MATERIAL FOR THIS TASK —
————
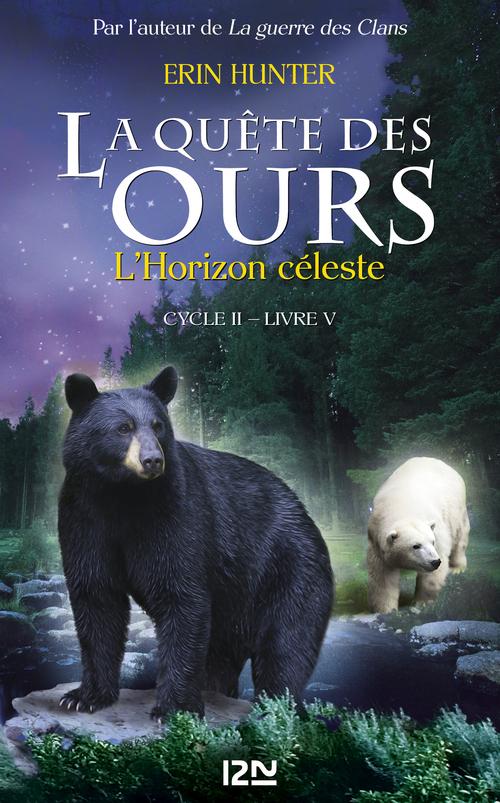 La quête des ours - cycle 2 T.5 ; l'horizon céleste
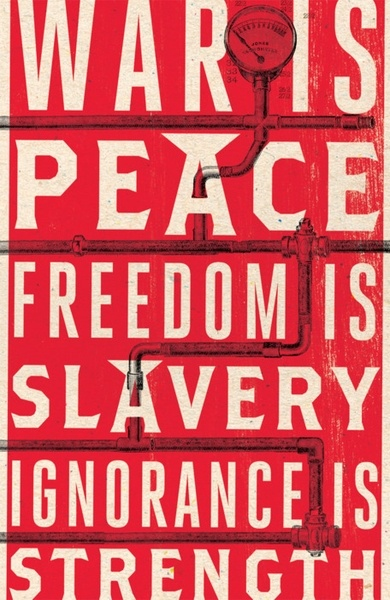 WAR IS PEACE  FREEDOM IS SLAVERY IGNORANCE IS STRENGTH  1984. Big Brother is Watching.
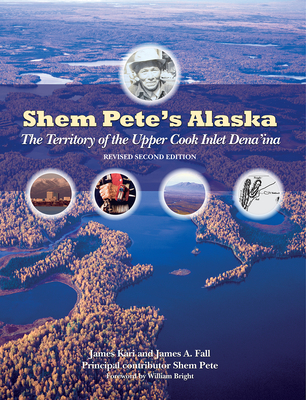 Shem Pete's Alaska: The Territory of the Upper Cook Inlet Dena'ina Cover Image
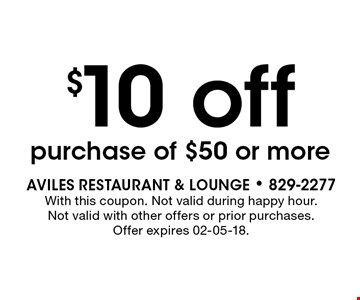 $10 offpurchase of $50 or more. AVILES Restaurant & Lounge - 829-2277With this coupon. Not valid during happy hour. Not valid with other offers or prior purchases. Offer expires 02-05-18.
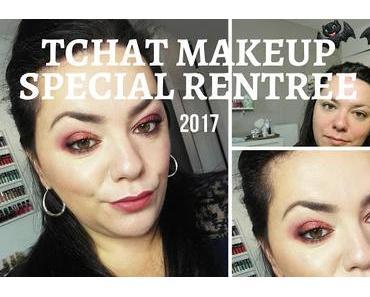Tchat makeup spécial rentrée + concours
————
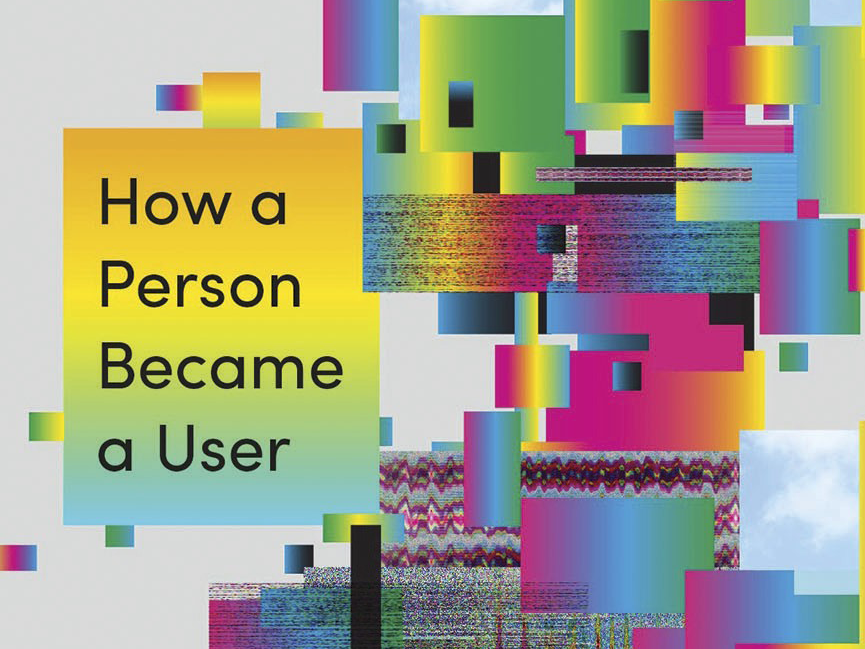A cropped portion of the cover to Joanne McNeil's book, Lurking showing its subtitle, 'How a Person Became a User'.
————
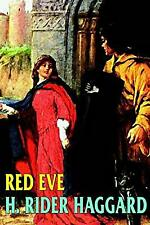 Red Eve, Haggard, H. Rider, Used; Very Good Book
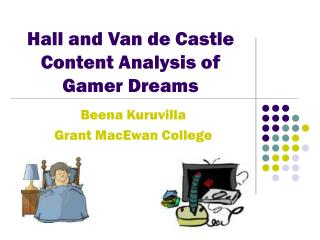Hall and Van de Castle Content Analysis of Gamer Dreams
————
WHAT IS NEEDED — Look above for the line with "Offer expires 02-05-18." and the line with "Tchat makeup spécial rentrée + concours"; set down those two lines and all lines between them exactly, without pictures and without anything else.

WORKED SOLUTION —
 $10 offpurchase of $50 or more. AVILES Restaurant & Lounge - 829-2277With this coupon. Not valid during happy hour. Not valid with other offers or prior purchases. Offer expires 02-05-18.
Tchat makeup spécial rentrée + concours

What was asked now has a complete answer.